For some, Bruce Wallin was a man who made topics such as Amer­ican gov­ern­ment and bud­geting “come to life” in the class­room. For others, he was a man with an infec­tious laugh, a pas­sion for dis­cussing pol­i­tics or a rep­u­ta­tion for “calling it like he sees it.”

But for all who knew him, Wallin was a pas­sionate teacher who both demanded a great deal from his stu­dents and cared deeply about them — as he did his col­leagues, friends and family.

The North­eastern Uni­ver­sity com­mu­nity is remem­bering Wallin, asso­ciate pro­fessor of polit­ical sci­ence, who passed away on Dec. 29 after a short battle with cancer. A memo­rial ser­vice for the North­eastern com­mu­nity will be held Tuesday, Jan. 24 at 3:30 p.m. in the Curry Stu­dent Center Ball­room.

Since joining the fac­ulty in 1990, Wallin made an enor­mous impact on the uni­ver­sity. He instructed hun­dreds of stu­dents in the fields of Amer­ican pol­i­tics, public finance and bud­geting, and his ded­i­ca­tion to the craft of teaching — com­bined with his vibrant per­son­ality — made his classes leg­endary. Twice, he was rec­og­nized by his stu­dents and col­leagues with the university’s Excel­lence in Teaching Award.

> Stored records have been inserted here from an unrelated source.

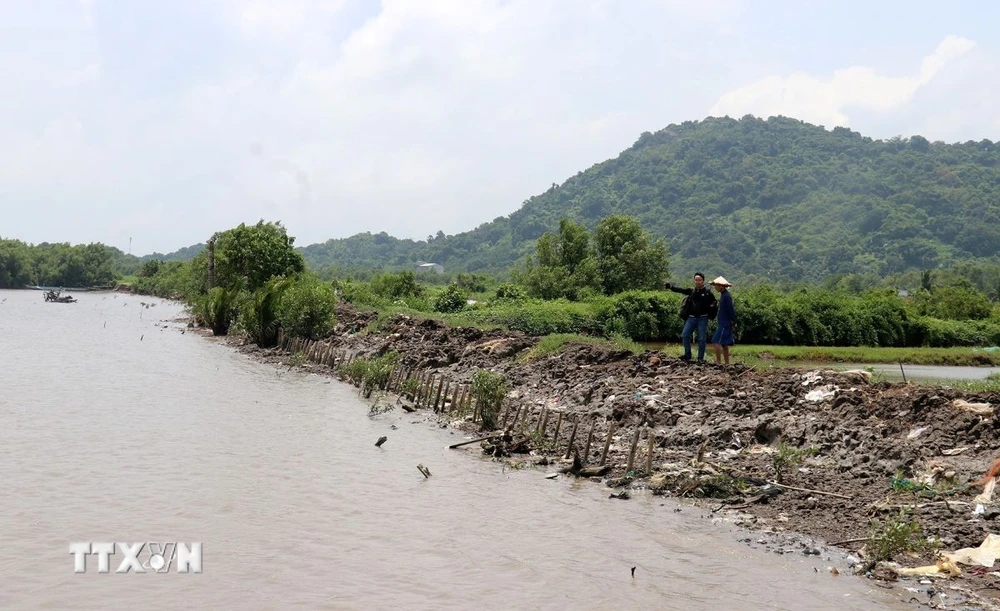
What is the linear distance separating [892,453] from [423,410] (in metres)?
11.1

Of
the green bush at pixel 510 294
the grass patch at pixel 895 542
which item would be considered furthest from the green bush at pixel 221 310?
the grass patch at pixel 895 542

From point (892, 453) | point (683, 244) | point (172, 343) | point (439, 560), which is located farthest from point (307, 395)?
point (683, 244)

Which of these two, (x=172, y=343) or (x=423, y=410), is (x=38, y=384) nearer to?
(x=423, y=410)

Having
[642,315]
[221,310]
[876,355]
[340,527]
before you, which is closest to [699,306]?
[340,527]

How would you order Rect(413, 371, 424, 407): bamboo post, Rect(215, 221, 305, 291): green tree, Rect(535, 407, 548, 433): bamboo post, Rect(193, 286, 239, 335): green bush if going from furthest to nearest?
1. Rect(215, 221, 305, 291): green tree
2. Rect(193, 286, 239, 335): green bush
3. Rect(413, 371, 424, 407): bamboo post
4. Rect(535, 407, 548, 433): bamboo post

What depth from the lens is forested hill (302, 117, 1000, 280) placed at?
12662cm

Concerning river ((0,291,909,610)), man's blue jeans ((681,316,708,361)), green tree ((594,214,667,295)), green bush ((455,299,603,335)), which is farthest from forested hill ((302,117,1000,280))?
river ((0,291,909,610))

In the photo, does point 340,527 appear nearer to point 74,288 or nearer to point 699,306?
point 699,306

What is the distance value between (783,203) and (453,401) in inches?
5677

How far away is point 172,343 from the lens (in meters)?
39.7

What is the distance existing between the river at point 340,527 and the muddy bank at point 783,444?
0.67 meters

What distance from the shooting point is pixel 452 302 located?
4872cm

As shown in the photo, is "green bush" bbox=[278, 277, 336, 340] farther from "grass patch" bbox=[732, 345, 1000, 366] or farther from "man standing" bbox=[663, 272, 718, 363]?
"man standing" bbox=[663, 272, 718, 363]

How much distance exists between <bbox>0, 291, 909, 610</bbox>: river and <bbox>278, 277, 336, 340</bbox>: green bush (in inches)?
505
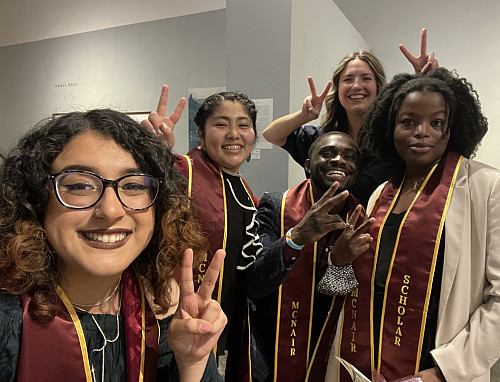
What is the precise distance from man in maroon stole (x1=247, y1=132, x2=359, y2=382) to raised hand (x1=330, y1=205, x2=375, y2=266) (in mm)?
99

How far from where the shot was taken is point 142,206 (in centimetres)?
99

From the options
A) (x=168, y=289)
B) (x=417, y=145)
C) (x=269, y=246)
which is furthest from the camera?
(x=269, y=246)

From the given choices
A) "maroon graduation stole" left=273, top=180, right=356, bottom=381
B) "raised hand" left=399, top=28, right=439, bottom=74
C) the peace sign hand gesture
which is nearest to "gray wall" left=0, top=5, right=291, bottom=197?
"raised hand" left=399, top=28, right=439, bottom=74

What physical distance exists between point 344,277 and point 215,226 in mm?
543

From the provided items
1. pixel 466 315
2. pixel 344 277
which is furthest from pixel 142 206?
pixel 466 315

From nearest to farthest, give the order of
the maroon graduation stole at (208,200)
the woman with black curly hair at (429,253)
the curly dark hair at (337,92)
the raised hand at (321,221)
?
the woman with black curly hair at (429,253), the raised hand at (321,221), the maroon graduation stole at (208,200), the curly dark hair at (337,92)

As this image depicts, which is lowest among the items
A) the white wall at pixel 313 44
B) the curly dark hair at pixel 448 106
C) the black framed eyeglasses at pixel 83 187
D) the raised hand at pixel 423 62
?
the black framed eyeglasses at pixel 83 187

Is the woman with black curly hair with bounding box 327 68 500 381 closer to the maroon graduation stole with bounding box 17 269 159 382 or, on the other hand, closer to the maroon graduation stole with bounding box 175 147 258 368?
the maroon graduation stole with bounding box 175 147 258 368

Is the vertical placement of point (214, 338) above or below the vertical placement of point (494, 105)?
below

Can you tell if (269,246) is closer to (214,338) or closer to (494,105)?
(214,338)

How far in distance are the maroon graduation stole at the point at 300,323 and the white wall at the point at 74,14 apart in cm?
235

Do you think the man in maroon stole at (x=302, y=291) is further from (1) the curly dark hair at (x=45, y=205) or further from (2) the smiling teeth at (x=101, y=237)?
(2) the smiling teeth at (x=101, y=237)

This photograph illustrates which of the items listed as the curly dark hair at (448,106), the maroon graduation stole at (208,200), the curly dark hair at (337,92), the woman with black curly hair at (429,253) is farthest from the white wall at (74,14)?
the woman with black curly hair at (429,253)

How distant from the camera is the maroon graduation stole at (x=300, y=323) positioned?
1.52 metres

“Bruce always put stu­dents first,” said Chris Bosso, pro­fessor and asso­ciate dean of the School of Public Policy and Urban Affairs. “He cared deeply about their suc­cess, and he poured immense energy and time into ensuring that his stu­dents learned what he felt they needed to know to thrive in their careers, and as people.”

Wallin worked with stu­dents each year to apply for the Truman Schol­ar­ship — a pres­ti­gious honor rec­og­nizing stu­dents with excep­tional lead­er­ship poten­tial who are com­mitted to careers in gov­ern­ment, the non­profit sector or other public ser­vice. He also led stu­dent trips to Japan and was instru­mental in set­ting up a part­ner­ship with Meiji Uni­ver­sity in Tokyo. 

Wallin’s schol­ar­ship also earned praise in aca­d­emic and public affairs cir­cles. His book on fed­eral rev­enue sharing received an award from the Amer­ican Polit­ical Sci­ence Asso­ci­a­tion, and he authored insightful studies on gov­ern­ment finance for the Brook­ings Insti­tu­tion and Twen­tieth Cen­tury Fund. 

North­eastern polit­ical sci­ence pro­fessor and close friend John Portz gave the eulogy at Wallin’s funeral ser­vice in Boston last week. Portz, who worked as his teaching assis­tant at the Uni­ver­sity of Wisconsin-​​Madison, said teaching was Wallin’s true calling in life. 

“Bruce touched the lives of so many stu­dents, not only when they were in his class­room, but well beyond,” he said. “Bruce kept in touch with so many stu­dents. He wanted them to suc­ceed.”

He shared many of Wallin’s quotes, including: “If there is no wind, row.”

“Bruce would help stu­dents ‘to row,’ but he knew they needed to reach those heights with their own efforts,” he said.

One of those stu­dents is doc­toral can­di­date Chris Chanya­sulkit. She also worked as Wallin’s teaching assis­tant for three semes­ters, and recalled how he could make any topic inter­esting in class. Chanya­sulkit called him a mentor, noting how he not only helped her secure an intern­ship in U.S. Sen. John Kerry’s office but also reg­u­larly talked about the impor­tance of family.

“He was so much more to me than just a teacher or pro­fessor. He was a friend,” said Chanya­sulkit.

John Tobin, Northeastern’s vice pres­i­dent of city and com­mu­nity rela­tions and a former Boston city coun­cilor, recalled that when he first began reaching out to Jamaica Plain res­i­dents in his dis­trict while run­ning for office as a 24-​​year-​​old, Wallin was one of the first people to call him back.

They ulti­mately formed a strong bond that extended beyond Tobin’s office in City Hall, where sev­eral of Wallin’s stu­dents worked on co-​​op.

“He was a great friend and a great mentor to his stu­dents,” Tobin said. “His name will live on for a long time at North­eastern and in Boston.”